* [Énoncé écrit A]:
Recopiez mot pour mot l'intégralité de l'intervention sur le cadre financier pluriannuel et les règles budgétaires européennes.

* [Texte retenu]:
——————
Monsieur le président, madame la secrétaire d'État, mes chers collègues, j'aborderai pour ma part deux sujets : la révision du cadre financier pluriannuel, d'une part, et la réforme des règles budgétaires européennes, d'autre part.
La révision du cadre financier pluriannuel me semble incontournable au regard, tout d'abord, de la progression des taux d'intérêt induite par l'inflation et, ensuite, des nouvelles dépenses rendues nécessaires par la guerre en Ukraine.
Le projet proposé par la Commission européenne en juin dernier comprend notamment une facilité pour l'Ukraine, une augmentation du budget européen pour faire face aux défis liés aux migrations et une nouvelle plateforme des technologies stratégiques pour l'Europe, dite Step.
Madame la secrétaire d'État, ne craignez-vous pas que cette révision du budget de long terme de l'Union européenne ne se fasse au détriment d'autres politiques communes ?
Par ailleurs, afin de répondre à ces besoins de financement supplémentaires, cette révision du cadre financier serait accompagnée d'un nouveau paquet de ressources propres. Il est ainsi question d'une ressource propre fondée sur les bénéfices des entreprises, d'une révision du système d'échange des quotas d'émission et d'une modification du mécanisme d'ajustement carbone aux frontières. Les retards pris dans la mise en place du précédent panier de ressources devraient nous inciter à la prudence.
Madame la secrétaire d'État, quel est le calendrier de la mise en place de ces nouvelles ressources propres ? Celles-ci vous paraissent-elles être à la hauteur de la révision du cadre financier ?
J'en viens à mon second point : la réforme des règles budgétaires européennes. La suspension du pacte de stabilité et de croissance décidée lors de la crise sanitaire prendra fin en 2024, que les États membres se mettent d'accord ou non sur un nouveau cadre.
——————
* [Énoncé écrit B]:
Rassemblez toutes les lignes des enregistrements qui contiennent la chaîne « provided », puis recopiez chacune d'elles sans la modifier.

* [Les enregistrements]:
——————
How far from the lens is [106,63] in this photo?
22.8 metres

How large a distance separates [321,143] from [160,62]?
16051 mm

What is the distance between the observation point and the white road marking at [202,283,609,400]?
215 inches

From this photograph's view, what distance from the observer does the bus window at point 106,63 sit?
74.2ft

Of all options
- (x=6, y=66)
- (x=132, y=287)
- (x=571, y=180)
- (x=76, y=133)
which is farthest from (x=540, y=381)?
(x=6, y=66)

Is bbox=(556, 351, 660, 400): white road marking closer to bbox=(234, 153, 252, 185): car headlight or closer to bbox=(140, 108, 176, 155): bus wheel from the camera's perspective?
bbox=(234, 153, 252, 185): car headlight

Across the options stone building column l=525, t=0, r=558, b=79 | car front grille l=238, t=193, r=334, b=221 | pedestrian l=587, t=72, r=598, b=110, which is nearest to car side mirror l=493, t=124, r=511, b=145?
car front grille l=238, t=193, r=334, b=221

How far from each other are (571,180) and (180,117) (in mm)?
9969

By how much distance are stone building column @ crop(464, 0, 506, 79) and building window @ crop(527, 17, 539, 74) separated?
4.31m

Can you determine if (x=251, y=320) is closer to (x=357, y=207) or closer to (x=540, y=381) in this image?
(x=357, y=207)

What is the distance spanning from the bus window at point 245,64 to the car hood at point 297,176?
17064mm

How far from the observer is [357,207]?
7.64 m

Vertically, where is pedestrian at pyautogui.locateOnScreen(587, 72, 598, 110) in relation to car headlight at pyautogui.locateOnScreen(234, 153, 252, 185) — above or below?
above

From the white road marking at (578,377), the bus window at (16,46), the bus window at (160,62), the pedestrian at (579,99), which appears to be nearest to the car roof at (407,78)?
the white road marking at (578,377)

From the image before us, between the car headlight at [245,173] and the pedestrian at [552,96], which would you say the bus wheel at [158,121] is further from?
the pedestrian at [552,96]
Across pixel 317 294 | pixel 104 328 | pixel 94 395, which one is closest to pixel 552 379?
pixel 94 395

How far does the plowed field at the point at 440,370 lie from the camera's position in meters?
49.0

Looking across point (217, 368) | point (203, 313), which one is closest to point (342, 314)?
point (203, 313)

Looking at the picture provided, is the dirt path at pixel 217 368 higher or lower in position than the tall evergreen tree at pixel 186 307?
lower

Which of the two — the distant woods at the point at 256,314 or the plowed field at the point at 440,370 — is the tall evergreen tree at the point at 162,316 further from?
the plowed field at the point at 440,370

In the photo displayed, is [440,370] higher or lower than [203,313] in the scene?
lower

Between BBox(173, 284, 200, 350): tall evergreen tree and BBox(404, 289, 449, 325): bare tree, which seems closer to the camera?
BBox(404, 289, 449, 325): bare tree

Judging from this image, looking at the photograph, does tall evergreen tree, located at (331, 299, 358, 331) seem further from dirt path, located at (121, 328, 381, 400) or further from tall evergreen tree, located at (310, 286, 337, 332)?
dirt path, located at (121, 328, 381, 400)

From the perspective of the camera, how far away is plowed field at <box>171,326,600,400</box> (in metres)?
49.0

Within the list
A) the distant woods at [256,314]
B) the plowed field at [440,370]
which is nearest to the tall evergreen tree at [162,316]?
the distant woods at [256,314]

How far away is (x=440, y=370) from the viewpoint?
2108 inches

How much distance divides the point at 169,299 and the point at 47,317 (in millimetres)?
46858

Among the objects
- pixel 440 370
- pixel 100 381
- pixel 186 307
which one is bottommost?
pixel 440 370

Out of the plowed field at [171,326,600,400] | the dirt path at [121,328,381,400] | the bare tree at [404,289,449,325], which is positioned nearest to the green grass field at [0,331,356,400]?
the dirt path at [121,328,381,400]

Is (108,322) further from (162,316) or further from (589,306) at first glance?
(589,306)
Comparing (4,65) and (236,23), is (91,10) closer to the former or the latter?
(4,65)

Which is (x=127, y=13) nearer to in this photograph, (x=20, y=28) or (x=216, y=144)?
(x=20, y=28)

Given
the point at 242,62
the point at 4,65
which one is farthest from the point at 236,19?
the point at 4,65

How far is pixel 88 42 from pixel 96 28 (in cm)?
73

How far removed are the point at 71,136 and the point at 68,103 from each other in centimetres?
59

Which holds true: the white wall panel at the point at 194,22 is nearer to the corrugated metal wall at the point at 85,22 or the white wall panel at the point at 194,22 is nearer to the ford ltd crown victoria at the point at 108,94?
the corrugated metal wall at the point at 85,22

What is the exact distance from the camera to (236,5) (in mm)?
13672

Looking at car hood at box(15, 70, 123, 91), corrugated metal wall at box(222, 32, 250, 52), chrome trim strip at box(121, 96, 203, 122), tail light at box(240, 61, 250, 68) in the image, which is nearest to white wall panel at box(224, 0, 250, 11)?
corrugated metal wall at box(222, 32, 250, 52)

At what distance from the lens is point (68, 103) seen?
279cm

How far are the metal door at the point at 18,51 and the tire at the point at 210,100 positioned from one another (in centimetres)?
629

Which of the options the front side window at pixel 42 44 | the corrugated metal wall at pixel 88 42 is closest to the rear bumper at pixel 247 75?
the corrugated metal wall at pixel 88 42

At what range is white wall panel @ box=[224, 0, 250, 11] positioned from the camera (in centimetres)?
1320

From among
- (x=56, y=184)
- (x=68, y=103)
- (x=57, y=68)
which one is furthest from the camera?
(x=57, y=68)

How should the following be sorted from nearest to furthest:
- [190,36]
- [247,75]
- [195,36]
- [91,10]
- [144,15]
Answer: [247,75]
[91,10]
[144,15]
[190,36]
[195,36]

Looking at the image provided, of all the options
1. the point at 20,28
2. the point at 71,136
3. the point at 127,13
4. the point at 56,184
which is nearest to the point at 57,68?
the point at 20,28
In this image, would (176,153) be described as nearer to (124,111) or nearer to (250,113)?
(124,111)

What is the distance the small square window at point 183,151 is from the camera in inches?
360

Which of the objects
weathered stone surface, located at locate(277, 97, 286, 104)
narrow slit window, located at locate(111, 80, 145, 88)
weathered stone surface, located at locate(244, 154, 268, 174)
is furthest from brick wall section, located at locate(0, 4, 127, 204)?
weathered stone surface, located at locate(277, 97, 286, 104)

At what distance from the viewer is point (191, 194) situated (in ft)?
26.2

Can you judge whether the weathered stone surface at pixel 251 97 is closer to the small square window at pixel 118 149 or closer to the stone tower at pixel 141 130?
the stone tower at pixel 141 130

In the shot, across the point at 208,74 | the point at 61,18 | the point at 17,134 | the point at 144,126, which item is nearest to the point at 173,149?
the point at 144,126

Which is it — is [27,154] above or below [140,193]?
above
——————
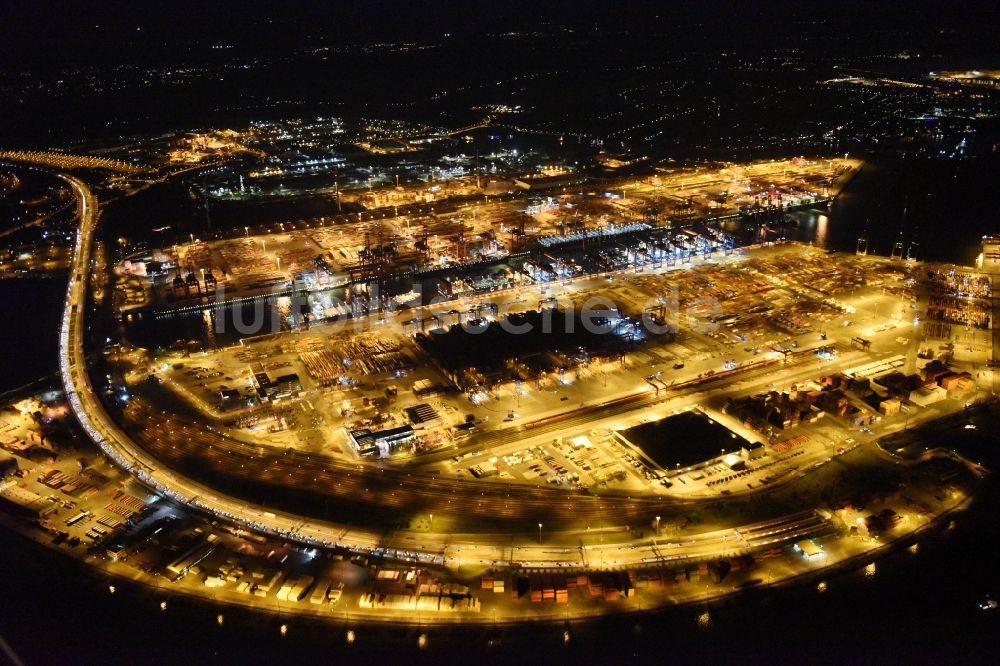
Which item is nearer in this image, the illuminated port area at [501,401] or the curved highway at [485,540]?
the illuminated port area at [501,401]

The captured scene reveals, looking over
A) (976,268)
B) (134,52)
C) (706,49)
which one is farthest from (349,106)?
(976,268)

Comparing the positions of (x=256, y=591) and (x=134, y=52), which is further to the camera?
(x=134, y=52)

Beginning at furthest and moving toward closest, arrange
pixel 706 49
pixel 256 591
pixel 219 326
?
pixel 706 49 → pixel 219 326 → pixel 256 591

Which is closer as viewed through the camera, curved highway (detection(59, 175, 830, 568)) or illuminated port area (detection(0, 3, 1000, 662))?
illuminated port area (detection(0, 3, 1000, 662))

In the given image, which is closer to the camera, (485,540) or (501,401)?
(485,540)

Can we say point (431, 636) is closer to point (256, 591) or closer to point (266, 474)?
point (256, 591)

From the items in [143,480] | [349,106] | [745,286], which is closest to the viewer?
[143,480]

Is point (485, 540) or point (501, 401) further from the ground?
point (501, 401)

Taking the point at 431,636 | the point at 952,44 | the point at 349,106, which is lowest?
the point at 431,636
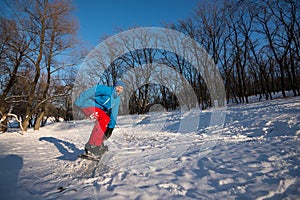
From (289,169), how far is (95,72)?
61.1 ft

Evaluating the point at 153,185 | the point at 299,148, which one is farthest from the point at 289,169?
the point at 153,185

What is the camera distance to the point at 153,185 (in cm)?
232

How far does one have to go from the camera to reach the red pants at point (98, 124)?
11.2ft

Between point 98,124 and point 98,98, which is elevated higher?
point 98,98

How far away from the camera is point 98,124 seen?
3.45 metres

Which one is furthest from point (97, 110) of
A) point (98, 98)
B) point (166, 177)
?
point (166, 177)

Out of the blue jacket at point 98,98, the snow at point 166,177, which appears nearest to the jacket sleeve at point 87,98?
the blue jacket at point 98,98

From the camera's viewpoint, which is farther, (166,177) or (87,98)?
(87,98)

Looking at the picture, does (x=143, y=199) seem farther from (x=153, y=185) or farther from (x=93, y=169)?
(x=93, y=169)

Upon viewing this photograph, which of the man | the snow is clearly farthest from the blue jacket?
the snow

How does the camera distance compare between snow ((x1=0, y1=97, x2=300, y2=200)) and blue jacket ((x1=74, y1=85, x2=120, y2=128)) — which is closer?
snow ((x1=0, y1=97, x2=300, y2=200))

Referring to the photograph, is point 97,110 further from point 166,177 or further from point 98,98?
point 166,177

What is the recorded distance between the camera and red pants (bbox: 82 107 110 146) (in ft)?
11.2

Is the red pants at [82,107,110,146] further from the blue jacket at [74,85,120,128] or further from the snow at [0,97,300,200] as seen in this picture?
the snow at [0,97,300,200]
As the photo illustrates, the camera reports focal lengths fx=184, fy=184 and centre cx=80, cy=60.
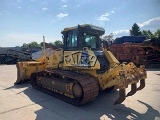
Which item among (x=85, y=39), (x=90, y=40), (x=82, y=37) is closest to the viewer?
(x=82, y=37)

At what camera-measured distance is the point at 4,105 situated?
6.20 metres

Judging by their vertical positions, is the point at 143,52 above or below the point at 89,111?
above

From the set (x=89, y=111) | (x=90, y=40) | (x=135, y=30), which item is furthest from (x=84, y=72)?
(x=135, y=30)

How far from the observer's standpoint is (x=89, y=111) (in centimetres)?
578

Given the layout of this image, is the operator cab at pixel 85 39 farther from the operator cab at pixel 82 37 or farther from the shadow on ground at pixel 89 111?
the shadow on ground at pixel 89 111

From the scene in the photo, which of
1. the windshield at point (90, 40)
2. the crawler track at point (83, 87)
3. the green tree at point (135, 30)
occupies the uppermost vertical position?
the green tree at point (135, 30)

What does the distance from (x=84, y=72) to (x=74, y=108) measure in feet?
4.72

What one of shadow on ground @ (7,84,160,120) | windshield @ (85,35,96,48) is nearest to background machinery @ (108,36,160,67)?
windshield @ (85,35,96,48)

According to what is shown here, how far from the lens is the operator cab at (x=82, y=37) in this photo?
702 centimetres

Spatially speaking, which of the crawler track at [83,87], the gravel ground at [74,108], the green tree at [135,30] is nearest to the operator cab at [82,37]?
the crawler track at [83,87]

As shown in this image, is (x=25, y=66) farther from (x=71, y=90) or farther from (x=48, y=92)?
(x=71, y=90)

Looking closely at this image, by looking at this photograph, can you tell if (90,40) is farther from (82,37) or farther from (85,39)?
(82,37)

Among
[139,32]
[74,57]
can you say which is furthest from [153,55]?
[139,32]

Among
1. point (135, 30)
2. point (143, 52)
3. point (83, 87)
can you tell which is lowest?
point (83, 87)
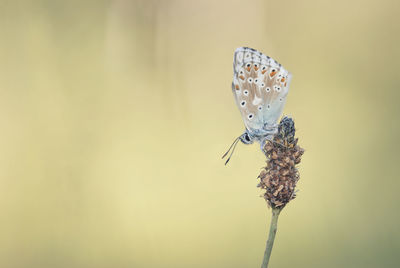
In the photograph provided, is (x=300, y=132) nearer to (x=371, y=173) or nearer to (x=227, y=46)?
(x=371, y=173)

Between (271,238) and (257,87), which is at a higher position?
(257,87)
——————
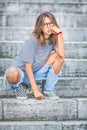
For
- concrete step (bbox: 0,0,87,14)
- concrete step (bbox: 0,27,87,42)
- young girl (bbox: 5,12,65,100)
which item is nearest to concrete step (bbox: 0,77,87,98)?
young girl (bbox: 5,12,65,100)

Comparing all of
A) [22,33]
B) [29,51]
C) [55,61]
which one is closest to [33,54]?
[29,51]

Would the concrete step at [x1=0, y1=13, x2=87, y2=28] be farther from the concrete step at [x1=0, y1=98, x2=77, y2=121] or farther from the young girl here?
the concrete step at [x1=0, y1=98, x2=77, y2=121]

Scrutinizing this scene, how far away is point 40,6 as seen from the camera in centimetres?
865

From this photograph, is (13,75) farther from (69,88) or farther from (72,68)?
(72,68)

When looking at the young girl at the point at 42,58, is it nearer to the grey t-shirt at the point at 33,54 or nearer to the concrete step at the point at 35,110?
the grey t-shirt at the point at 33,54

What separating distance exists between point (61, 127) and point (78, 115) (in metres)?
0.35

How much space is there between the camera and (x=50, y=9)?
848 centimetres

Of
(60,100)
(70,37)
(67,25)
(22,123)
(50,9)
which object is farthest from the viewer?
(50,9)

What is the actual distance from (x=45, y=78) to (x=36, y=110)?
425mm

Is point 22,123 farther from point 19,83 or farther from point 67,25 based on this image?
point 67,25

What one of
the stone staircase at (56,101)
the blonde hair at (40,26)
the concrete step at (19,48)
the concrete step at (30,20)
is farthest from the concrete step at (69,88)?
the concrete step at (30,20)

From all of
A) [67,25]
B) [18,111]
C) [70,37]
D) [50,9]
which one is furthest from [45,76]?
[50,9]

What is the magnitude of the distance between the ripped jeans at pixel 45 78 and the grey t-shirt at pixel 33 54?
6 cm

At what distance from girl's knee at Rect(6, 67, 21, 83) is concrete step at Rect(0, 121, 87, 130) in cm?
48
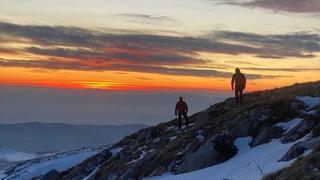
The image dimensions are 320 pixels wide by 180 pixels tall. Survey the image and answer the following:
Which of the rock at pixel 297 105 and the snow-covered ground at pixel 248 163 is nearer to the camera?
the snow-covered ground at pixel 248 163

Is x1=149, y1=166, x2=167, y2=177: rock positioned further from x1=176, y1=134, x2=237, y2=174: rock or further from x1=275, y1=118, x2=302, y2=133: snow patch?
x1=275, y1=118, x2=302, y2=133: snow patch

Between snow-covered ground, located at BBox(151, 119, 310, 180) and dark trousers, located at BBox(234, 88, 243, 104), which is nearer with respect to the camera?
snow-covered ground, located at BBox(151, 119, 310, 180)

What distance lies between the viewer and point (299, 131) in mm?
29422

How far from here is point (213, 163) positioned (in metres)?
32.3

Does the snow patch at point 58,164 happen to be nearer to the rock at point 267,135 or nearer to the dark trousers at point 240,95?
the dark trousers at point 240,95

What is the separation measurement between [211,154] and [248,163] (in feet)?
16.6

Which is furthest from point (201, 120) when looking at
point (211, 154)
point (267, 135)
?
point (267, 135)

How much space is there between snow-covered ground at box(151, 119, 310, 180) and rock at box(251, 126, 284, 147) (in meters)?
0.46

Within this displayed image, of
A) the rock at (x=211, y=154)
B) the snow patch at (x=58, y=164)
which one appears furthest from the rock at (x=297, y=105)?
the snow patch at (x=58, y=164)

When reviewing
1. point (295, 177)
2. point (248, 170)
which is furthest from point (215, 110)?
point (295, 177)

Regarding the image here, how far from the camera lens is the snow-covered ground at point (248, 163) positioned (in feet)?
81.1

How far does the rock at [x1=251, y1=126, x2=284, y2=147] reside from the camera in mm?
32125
——————
* [Résultat final A]:
Monsieur le président, madame la secrétaire d'État, mes chers collègues, j'aborderai pour ma part deux sujets : la révision du cadre financier pluriannuel, d'une part, et la réforme des règles budgétaires européennes, d'autre part.
La révision du cadre financier pluriannuel me semble incontournable au regard, tout d'abord, de la progression des taux d'intérêt induite par l'inflation et, ensuite, des nouvelles dépenses rendues nécessaires par la guerre en Ukraine.
Le projet proposé par la Commission européenne en juin dernier comprend notamment une facilité pour l'Ukraine, une augmentation du budget européen pour faire face aux défis liés aux migrations et une nouvelle plateforme des technologies stratégiques pour l'Europe, dite Step.
Madame la secrétaire d'État, ne craignez-vous pas que cette révision du budget de long terme de l'Union européenne ne se fasse au détriment d'autres politiques communes ?
Par ailleurs, afin de répondre à ces besoins de financement supplémentaires, cette révision du cadre financier serait accompagnée d'un nouveau paquet de ressources propres. Il est ainsi question d'une ressource propre fondée sur les bénéfices des entreprises, d'une révision du système d'échange des quotas d'émission et d'une modification du mécanisme d'ajustement carbone aux frontières. Les retards pris dans la mise en place du précédent panier de ressources devraient nous inciter à la prudence.
Madame la secrétaire d'État, quel est le calendrier de la mise en place de ces nouvelles ressources propres ? Celles-ci vous paraissent-elles être à la hauteur de la révision du cadre financier ?
J'en viens à mon second point : la réforme des règles budgétaires européennes. La suspension du pacte de stabilité et de croissance décidée lors de la crise sanitaire prendra fin en 2024, que les États membres se mettent d'accord ou non sur un nouveau cadre.

* [Résultat final B]:
Looking at the picture provided, is the dirt path at pixel 217 368 higher or lower in position than the tall evergreen tree at pixel 186 307?
Looking at the image provided, of all the options
In the photograph provided, is (x=300, y=132) nearer to (x=371, y=173) or nearer to (x=227, y=46)?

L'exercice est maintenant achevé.